Chris Feauai-Sautia
- Born: Christopher Feauai-Sautia 17 November 1993 (age 32) Auckland, New Zealand
- Height: 181 cm (5 ft 11 in)
- Weight: 101 kg (223 lb; 15.9 st)
- School: Brisbane State High School

Rugby union career
- Position: Wing / Outside Centre

Senior career
- Years: Team / Apps / (Points)
- 2015: Queensland Country / 18 / (45)
- 2016−2017: Kintetsu Liners / 1 / (0)
- 2020-2021: Oyonnax / 7 / (15)
- Correct as of 4 November 2015

Super Rugby
- Years: Team / Apps / (Points)
- 2012–2020: Queensland Reds / 81 / (110)
- 2022–2023: Brumbies / 3 / (0)
- Correct as of 11 March 2022

International career
- Years: Team / Apps / (Points)
- 2009–2011: Australian Schoolboys / 11
- 2012: Australia U20 / 4 / (10)
- 2013: Australia / 2 / (10)
- Correct as of 24 November 2013

= Chris Feauai-Sautia =

Chris Feauai-Sautia (born 17 November 1993) is an Australian professional rugby union footballer. He plays for the Queensland Reds in Super Rugby and his usual position is Wing, but can also play in the Centre.

== Early life ==
Of Samoan heritage, Feauai-Sautia was born in Auckland but moved to Brisbane with his family as a youngster.

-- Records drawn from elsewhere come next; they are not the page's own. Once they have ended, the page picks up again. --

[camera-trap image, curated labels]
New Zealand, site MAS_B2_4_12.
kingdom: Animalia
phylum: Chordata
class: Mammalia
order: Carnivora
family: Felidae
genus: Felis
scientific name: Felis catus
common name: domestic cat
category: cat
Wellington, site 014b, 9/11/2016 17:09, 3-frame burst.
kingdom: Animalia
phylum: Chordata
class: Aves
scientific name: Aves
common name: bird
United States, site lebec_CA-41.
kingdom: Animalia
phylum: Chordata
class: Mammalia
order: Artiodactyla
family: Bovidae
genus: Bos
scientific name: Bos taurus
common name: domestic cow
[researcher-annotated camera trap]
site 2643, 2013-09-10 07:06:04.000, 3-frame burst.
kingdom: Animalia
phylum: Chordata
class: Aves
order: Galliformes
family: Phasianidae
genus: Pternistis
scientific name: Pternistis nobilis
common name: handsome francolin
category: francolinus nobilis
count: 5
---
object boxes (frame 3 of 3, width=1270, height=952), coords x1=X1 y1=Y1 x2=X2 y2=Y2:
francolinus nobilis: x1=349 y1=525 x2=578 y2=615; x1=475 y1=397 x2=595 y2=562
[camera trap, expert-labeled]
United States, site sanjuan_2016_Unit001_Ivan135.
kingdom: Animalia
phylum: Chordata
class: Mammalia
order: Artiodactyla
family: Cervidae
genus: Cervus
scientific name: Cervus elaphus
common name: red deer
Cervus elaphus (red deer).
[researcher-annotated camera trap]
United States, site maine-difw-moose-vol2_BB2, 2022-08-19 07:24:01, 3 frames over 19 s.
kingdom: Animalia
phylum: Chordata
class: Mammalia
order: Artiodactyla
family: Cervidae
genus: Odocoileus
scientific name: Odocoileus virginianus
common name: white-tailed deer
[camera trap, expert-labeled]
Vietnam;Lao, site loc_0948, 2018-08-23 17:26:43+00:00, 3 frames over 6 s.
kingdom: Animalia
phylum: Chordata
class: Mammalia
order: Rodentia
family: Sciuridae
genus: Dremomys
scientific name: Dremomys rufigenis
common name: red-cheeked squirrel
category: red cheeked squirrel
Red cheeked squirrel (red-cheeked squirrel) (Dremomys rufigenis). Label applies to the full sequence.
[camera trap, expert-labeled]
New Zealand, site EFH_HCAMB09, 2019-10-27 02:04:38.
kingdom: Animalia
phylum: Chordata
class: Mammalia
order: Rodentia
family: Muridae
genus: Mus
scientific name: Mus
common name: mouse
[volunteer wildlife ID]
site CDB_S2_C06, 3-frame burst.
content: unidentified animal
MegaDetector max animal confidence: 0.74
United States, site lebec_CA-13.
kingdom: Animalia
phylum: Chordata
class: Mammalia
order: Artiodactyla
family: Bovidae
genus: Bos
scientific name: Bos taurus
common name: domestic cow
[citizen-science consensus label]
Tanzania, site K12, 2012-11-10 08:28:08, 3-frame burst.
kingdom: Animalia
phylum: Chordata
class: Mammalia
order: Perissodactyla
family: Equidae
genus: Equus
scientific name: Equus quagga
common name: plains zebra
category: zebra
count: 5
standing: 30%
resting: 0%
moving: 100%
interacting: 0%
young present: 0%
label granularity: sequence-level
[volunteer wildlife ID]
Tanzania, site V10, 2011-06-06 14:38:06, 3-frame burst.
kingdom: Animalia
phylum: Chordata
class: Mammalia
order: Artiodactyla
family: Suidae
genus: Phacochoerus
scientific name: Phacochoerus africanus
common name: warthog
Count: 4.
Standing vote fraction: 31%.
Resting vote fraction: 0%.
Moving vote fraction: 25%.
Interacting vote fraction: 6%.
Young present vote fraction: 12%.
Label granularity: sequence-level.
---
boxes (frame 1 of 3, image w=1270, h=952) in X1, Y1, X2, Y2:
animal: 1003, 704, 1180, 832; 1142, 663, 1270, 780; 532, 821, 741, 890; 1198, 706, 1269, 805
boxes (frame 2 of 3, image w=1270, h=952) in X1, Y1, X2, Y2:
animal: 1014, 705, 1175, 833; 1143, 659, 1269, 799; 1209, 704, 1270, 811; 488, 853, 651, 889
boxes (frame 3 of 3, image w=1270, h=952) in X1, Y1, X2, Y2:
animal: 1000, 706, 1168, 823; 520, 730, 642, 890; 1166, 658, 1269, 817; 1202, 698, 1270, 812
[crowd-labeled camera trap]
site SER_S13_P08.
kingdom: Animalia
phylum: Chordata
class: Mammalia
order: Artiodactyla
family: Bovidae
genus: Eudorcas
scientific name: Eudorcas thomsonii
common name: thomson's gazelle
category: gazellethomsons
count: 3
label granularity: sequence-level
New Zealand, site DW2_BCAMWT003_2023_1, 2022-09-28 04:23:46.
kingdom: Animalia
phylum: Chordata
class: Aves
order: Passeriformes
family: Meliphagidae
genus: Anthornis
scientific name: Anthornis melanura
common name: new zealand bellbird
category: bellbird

Feauai-Sautia was educated at Brisbane State High School, finishing in 2011. He played rugby for the Australian Schoolboys three years in a row from 2009 to 2011.

Currently he is tied with Hugh Roach as the most capped Australian Schools player, with two more caps than the next highest, Quade Cooper and Kurtley Beale.

Feauai-Sautia was selected for the Australian U-20 team to play in the 2012 Junior World Cup in South Africa.

== Super Rugby ==
In 2012 Feauai-Sautia was promoted to the 30-man playing roster for the Reds. He made his Super Rugby debut for the Reds against the Lions at Lang Park on 19 May 2012, coming off the bench five minutes after half time and scoring a try four minutes later.

In the following fixture against the Rebels he made his run-on debut in place of the injured Digby Ioane, scoring the game's opening try.

Feauai-Sautia has joined the ACT Brumbies for the 2022 Super Rugby Pacific season after a short term switch to French side Oyonnax.